= Page text =
Some even foresaw that day in terms familiar to many Democrats.

“He would surround himself with the best and the brightest,” retired school teacher Don said. “To the American people it would be a presidency of hope.”

Oy.

Ed Kilgore looks at Trump’s “proposal” realistically:

Estimates of the cost of mass deportation of the undocumented start at about $265 billion and range on up from there; one key variable is whether a sufficiently terroristic atmosphere would encourage some of these people to “self-deport,” as Mitt Romney surmised. Trump might even claim some of these folk will self-deport to get a prime place in the line to reenter the country as a permanent helot class if they pass muster. In any event, it would indeed make this country a very different place.

Now that Trump’s forced this issue right out in the open, it’s time for us all to ask him and other Republicans who won’t endorse a path to legalization exactly how much they are willing to spend in money and in lost civil liberties to implement their plans. No sense weaseling around and dog-whistling this issue any more.

What are the odds that Fox News will open that can of worms in the August 6th debate?

Update: CNN also interviewed some Trump supporters. Double oy:

Asked whether Trump’s comments questioning Arizona Sen. John McCain’s heroism offended them, some said they were actually more offended by McCain’s comments when he called those who showed up for Trump’s rally “crazies.”

= Task to carry out =
Write out the passage on mass deportation word for word, starting at "Some even foresaw" and ending at "very different place.".

(Rows of box annotation data)

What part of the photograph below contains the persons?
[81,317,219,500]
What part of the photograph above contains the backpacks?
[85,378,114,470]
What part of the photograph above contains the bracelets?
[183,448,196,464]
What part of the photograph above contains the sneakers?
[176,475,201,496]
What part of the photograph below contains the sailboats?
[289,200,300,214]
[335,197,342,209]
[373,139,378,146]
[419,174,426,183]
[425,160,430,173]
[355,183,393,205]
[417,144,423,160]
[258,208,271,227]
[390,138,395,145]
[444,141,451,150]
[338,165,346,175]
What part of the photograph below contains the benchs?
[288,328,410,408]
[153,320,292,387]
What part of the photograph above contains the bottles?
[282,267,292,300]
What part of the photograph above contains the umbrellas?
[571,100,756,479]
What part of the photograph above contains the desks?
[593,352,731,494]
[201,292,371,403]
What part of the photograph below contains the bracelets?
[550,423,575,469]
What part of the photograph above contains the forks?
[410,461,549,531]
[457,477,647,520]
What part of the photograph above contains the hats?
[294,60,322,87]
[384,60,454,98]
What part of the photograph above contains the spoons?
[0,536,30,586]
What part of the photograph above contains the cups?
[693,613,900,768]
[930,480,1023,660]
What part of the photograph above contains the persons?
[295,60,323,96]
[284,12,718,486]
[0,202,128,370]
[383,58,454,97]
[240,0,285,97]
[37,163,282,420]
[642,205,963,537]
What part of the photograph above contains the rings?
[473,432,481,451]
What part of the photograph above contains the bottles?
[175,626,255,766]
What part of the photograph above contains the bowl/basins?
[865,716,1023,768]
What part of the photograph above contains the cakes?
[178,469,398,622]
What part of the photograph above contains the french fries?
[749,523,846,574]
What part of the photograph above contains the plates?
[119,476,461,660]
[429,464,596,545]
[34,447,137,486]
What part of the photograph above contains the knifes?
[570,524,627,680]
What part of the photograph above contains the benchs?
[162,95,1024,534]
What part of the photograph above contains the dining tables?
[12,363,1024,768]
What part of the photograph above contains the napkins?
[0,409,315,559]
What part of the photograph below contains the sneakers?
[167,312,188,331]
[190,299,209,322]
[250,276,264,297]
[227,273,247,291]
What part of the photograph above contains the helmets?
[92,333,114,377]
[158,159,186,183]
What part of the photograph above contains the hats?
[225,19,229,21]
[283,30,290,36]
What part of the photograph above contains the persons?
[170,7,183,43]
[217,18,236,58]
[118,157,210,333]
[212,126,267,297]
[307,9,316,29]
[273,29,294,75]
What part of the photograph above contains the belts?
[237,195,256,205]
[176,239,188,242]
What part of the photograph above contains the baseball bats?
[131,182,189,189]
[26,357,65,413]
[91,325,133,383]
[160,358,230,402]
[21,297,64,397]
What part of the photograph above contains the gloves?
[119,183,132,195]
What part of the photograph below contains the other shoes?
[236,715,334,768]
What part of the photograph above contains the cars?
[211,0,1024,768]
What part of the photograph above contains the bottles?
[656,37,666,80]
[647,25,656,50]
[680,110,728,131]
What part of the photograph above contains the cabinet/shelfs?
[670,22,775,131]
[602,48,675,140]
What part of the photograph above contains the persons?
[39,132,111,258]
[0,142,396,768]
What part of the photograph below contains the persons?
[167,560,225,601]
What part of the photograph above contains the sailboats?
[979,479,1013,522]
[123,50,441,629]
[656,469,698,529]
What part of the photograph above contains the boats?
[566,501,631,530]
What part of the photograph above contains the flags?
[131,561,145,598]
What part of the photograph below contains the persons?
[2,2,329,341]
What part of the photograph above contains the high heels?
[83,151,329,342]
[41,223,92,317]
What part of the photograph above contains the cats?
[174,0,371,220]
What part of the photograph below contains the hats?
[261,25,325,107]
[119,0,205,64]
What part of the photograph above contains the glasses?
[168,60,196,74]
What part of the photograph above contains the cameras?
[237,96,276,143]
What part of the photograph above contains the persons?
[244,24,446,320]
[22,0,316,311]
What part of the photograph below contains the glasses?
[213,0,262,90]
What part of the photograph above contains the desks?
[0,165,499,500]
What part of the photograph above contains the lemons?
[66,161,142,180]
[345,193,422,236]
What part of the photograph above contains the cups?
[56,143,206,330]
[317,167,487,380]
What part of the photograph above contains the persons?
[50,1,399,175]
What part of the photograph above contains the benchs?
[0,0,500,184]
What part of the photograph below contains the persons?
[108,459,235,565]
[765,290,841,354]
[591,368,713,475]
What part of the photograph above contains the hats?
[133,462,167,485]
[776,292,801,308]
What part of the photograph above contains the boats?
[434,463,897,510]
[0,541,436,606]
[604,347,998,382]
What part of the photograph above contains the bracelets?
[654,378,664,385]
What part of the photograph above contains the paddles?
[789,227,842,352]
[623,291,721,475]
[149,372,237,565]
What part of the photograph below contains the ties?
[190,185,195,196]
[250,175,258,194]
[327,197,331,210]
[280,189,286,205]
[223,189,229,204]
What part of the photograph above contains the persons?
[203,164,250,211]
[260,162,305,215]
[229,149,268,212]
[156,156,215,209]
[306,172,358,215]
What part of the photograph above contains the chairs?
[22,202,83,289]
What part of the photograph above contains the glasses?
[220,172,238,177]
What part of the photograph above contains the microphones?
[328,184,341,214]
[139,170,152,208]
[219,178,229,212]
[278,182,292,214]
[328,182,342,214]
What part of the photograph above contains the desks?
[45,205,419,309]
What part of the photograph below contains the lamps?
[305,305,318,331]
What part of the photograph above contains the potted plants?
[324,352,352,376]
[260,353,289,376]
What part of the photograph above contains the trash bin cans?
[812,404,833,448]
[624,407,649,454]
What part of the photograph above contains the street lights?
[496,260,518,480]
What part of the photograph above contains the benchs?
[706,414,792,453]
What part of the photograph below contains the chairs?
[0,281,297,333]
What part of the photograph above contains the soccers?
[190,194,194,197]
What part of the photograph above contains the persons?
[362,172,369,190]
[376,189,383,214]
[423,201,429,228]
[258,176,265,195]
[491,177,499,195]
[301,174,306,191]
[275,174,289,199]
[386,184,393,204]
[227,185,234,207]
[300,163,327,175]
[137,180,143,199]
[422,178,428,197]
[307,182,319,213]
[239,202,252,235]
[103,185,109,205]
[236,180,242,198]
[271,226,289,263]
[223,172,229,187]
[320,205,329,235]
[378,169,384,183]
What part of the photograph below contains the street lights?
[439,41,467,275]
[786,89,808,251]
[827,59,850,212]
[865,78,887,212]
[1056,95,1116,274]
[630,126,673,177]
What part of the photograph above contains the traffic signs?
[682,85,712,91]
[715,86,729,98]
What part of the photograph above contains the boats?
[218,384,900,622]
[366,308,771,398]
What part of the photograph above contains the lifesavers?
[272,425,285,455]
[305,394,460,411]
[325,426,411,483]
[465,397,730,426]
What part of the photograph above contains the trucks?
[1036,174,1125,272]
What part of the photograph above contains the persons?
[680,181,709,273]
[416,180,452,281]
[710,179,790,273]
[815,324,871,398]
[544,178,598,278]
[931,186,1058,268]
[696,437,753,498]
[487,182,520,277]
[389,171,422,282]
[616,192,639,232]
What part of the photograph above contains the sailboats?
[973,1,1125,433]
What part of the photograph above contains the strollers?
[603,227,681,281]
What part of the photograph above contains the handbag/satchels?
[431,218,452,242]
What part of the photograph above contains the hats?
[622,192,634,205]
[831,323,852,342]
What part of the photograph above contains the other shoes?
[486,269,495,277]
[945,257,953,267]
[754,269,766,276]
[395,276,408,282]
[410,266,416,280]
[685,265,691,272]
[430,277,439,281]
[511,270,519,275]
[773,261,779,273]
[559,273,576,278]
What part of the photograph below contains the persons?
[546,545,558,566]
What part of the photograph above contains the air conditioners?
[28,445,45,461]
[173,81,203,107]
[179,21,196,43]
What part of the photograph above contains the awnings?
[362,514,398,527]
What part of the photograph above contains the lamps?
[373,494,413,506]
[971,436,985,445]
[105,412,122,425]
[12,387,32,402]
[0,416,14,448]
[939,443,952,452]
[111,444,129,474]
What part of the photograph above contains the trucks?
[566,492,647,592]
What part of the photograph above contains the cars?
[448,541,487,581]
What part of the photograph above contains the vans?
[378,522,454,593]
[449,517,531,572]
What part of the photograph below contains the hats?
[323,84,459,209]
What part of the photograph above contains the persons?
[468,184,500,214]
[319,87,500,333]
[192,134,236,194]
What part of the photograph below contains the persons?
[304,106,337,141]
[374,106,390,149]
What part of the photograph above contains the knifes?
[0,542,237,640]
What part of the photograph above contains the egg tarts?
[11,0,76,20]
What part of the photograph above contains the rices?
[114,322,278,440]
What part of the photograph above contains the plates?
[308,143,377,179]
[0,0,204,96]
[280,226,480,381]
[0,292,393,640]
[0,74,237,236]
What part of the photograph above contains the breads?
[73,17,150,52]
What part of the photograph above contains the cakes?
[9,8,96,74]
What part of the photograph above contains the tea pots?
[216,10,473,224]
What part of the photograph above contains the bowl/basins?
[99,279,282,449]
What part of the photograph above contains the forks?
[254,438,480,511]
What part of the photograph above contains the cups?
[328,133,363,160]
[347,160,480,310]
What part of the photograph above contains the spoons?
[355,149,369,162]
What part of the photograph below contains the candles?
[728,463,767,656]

= In response =
Some even foresaw that day in terms familiar to many Democrats.

“He would surround himself with the best and the brightest,” retired school teacher Don said. “To the American people it would be a presidency of hope.”

Oy.

Ed Kilgore looks at Trump’s “proposal” realistically:

Estimates of the cost of mass deportation of the undocumented start at about $265 billion and range on up from there; one key variable is whether a sufficiently terroristic atmosphere would encourage some of these people to “self-deport,” as Mitt Romney surmised. Trump might even claim some of these folk will self-deport to get a prime place in the line to reenter the country as a permanent helot class if they pass muster. In any event, it would indeed make this country a very different place.